◆ **Document section**:
######

Structure prediction for molecular crystals is a longstanding challenge, as often minuscule free energy differences between polymorphs are sensitively affected by the description of electronic structure, the statistical mechanics of the nuclei and the cell, and thermal expansion. The importance of these effects has been individually established, but rigorous free energy calculations, which simultaneously account for all terms, have not been computationally viable. Here we reproduce the experimental stabilities of polymorphs of prototypical compounds -- benzene, glycine, and succinic acid -- by computing rigorous first-principles Gibbs free energies, at a fraction of the cost of conventional methods. This is achieved by a bottom-up approach, which involves generating machine-learning potentials to calculate surrogate free energies and subsequently calculating true first-principles free energies using inexpensive free energy perturbations. Accounting for all relevant physical effects is no longer a daunting task and provides the foundation for structure predictions for more complex systems of industrial importance.

This Materials Cloud archive contains first-principles training, validation, and test data for polymorphs of benzene, succinic acid, and glycine underlying the above-mentioned machine-learning potentials. For each compound the archive provides two sets of data: the first based on DFT calculations with the semi-local PBE functional and the Tkatchenko-Scheffler dispersion correction, and the second based on DFT calculations with the hybrid PBE0 functional and the many-body dispersion correction of Tkatchenko et al. For each compound and both levels of electronic-structure theory, structure datasets in libatom extended-xyz format provide representative, thermalised configurations and the associated configurational energies, atomic forces, and stresses on the simulation cell. The configurations are extracted from a combination of classical temperature replica exchange molecular dynamics simulations and path-integral molecular dynamics for a representative set of perturbed unit cells based on the experimental structures of: forms I, II, Ihp and V' of benzene, alpha- and beta-succinic acid, and alpha-, beta-, gamma-, and delta-glycine. The detailed data provenance and dataset architecture is described in the attached README file.

######

◆ **Supplied data**:
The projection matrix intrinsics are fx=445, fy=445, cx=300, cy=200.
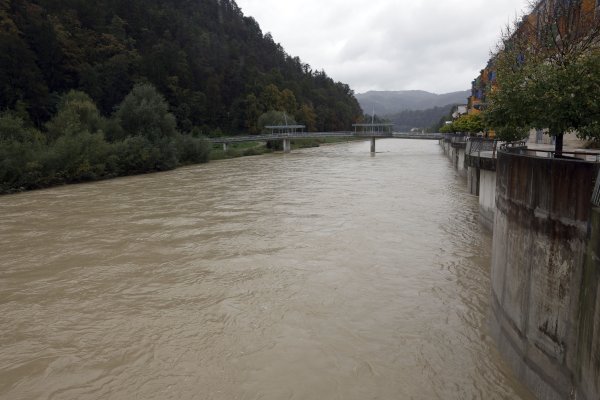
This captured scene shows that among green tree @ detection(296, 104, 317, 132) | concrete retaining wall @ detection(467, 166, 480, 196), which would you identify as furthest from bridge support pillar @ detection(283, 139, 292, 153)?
concrete retaining wall @ detection(467, 166, 480, 196)

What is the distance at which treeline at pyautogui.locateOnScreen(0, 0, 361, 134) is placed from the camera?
6328 centimetres

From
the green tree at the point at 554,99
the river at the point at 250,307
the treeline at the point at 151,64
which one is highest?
the treeline at the point at 151,64

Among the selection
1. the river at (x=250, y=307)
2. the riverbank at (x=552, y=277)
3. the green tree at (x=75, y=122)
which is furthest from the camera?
the green tree at (x=75, y=122)

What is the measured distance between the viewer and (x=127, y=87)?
7850 cm

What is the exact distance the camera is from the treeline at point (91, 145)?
110 feet

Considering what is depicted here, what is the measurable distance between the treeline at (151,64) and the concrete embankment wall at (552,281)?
59.9m

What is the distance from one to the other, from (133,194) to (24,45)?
152 ft

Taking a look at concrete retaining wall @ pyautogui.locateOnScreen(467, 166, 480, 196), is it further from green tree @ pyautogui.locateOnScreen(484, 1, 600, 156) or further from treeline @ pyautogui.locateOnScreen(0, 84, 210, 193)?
treeline @ pyautogui.locateOnScreen(0, 84, 210, 193)

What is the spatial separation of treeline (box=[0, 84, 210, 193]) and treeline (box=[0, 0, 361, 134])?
10.2 meters

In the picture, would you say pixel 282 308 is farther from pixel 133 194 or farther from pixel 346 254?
pixel 133 194

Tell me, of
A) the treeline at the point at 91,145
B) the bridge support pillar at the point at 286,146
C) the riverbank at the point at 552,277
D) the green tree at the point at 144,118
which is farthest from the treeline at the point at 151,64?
the riverbank at the point at 552,277

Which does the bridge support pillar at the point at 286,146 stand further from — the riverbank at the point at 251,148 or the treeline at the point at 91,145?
the treeline at the point at 91,145

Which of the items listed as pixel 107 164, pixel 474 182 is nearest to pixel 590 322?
pixel 474 182

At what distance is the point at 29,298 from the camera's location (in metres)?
11.4
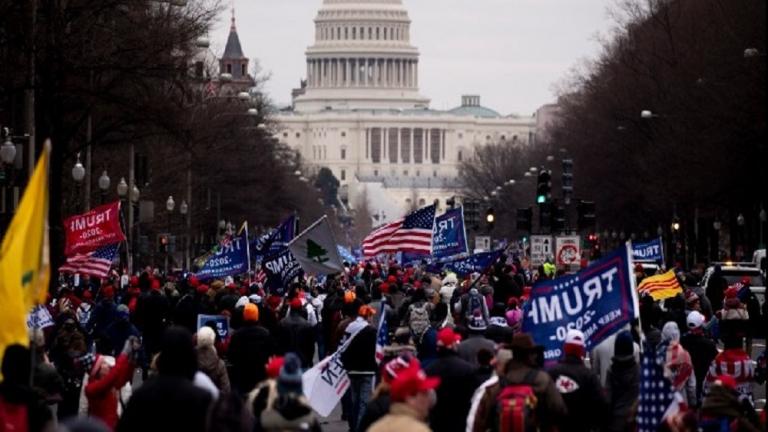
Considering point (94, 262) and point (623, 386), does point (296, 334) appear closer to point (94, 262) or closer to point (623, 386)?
point (623, 386)

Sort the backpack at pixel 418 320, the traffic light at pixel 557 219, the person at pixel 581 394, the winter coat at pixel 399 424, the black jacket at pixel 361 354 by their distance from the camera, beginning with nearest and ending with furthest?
the winter coat at pixel 399 424
the person at pixel 581 394
the black jacket at pixel 361 354
the backpack at pixel 418 320
the traffic light at pixel 557 219

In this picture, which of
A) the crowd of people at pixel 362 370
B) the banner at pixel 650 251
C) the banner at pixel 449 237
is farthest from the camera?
the banner at pixel 650 251

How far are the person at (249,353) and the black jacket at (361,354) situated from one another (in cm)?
154

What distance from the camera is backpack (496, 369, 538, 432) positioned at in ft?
54.3

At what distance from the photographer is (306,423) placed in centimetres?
1466

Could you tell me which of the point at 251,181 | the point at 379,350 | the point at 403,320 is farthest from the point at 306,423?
the point at 251,181

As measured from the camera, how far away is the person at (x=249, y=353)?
22453mm

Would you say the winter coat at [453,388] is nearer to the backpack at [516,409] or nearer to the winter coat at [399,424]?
the backpack at [516,409]

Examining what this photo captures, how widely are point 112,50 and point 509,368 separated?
28.0m

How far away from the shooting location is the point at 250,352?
73.9 ft

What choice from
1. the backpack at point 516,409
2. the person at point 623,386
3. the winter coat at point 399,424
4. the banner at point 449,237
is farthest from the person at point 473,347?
the banner at point 449,237

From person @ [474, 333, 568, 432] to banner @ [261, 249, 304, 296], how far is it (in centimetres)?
1595

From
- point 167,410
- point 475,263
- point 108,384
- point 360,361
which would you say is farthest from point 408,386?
point 475,263

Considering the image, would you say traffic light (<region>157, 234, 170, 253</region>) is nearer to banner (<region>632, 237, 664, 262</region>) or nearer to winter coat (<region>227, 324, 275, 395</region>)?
banner (<region>632, 237, 664, 262</region>)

######

◆ **What the task requires**: Translate this sentence from the text on polymorph free energies of molecular crystals into Spanish: "This is achieved by a bottom-up approach, which involves generating machine-learning potentials to calculate surrogate free energies and subsequently calculating true first-principles free energies using inexpensive free energy perturbations."

◆ **Written solution**: Esto se logra mediante un enfoque ascendente, que consiste en generar potenciales de aprendizaje automático para calcular energías libres sustitutas y, a continuación, calcular las verdaderas energías libres de primeros principios mediante perturbaciones de energía libre económicas.